**TESTO FORNITO:**
Il papa non ci sta. Le varie teorie “scientifiche”, come quella suggestiva del big bang ma anche per certi versi quella dell’evoluzione, non sono “affatto in concorrenza con la fede”. Il problema è “che arrivano fino a un certo punto” ma non riescono a spiegare “il senso ultimo della realtà”.

La riflessione del papa prende spunto dalla figura dei re Magi. “Sapienti che scrutavano il cielo, non per leggere negli astri il futuro, eventualmente per ricavarne un guadagno” come fanno i furbi mercanti dell’astrologia moderna. No, “sono persone certe che nella creazione esiste quella che potremmo definire la firma di Dio, che l’uomo può e deve tentare di scoprire e decifrare”. Quindi un elogio, anzi una sfida per la ricerca umana. Fiducia nel tratto di strada che la ragione può e deve percorrere. “Nella bellezza del mondo, nel suo mistero, nella sua grandezza e nella sua razionalità non possiamo non leggere la razionalità eterna…”.
 



È il compito suggestivo della scienza scoprire questa intima razionalità del Creato. In questo contesto il papa afferma che “l’universo non è il risultato del caso, come alcuni vogliono farci credere”. Proprio certe teorie, spiega, sono una “limitazione” della mente, quando pretendono chiudere una realtà debordante in assiomi, loro sì, troppo dogmatici. È l’osservazione del creato, la scoperta continua di nuove cognizioni a spingere la ricerca sempre più in là, inappagata, verso la misteriosa trama che lega i vari dati.

**RIGHE DI DATI:**
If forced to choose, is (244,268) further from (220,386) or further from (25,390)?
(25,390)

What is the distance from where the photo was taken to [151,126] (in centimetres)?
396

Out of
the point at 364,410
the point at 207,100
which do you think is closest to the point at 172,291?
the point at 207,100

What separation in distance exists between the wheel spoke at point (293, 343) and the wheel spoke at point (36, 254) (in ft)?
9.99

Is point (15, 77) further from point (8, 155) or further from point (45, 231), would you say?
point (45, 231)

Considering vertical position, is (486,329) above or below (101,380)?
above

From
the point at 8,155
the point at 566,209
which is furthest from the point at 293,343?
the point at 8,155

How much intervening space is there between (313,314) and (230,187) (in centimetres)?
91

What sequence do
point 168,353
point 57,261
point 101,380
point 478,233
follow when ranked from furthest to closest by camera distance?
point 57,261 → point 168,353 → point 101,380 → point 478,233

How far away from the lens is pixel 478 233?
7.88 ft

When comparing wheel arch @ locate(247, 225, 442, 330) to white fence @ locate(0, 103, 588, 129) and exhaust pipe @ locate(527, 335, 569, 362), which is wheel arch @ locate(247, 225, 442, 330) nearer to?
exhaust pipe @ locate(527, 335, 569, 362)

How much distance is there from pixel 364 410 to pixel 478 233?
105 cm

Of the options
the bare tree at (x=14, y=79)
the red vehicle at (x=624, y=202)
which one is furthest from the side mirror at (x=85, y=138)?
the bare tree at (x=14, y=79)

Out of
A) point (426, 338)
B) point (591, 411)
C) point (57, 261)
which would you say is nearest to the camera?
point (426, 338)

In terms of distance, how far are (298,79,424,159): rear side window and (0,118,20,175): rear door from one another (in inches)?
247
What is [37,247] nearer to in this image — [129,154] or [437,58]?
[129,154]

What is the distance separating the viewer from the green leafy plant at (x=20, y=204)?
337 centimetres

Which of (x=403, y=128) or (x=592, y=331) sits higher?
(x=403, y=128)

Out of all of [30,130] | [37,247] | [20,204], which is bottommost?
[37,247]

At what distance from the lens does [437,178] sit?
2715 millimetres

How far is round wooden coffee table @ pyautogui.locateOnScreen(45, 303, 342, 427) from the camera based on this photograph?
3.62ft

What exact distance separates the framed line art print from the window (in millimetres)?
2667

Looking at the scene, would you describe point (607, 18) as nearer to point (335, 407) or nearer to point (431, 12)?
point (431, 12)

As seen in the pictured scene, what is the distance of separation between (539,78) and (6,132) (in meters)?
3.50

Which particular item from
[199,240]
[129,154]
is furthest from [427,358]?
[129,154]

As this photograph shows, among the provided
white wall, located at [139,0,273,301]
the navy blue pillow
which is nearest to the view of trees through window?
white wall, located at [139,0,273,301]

**DA SVOLGERE:** Trascrivi per intero il testo sul papa, la fede e la scienza, senza alcuna modifica. Le righe provengono da una fonte diversa.

**COMPITO SVOLTO:**
Il papa non ci sta. Le varie teorie “scientifiche”, come quella suggestiva del big bang ma anche per certi versi quella dell’evoluzione, non sono “affatto in concorrenza con la fede”. Il problema è “che arrivano fino a un certo punto” ma non riescono a spiegare “il senso ultimo della realtà”.

La riflessione del papa prende spunto dalla figura dei re Magi. “Sapienti che scrutavano il cielo, non per leggere negli astri il futuro, eventualmente per ricavarne un guadagno” come fanno i furbi mercanti dell’astrologia moderna. No, “sono persone certe che nella creazione esiste quella che potremmo definire la firma di Dio, che l’uomo può e deve tentare di scoprire e decifrare”. Quindi un elogio, anzi una sfida per la ricerca umana. Fiducia nel tratto di strada che la ragione può e deve percorrere. “Nella bellezza del mondo, nel suo mistero, nella sua grandezza e nella sua razionalità non possiamo non leggere la razionalità eterna…”.
 



È il compito suggestivo della scienza scoprire questa intima razionalità del Creato. In questo contesto il papa afferma che “l’universo non è il risultato del caso, come alcuni vogliono farci credere”. Proprio certe teorie, spiega, sono una “limitazione” della mente, quando pretendono chiudere una realtà debordante in assiomi, loro sì, troppo dogmatici. È l’osservazione del creato, la scoperta continua di nuove cognizioni a spingere la ricerca sempre più in là, inappagata, verso la misteriosa trama che lega i vari dati.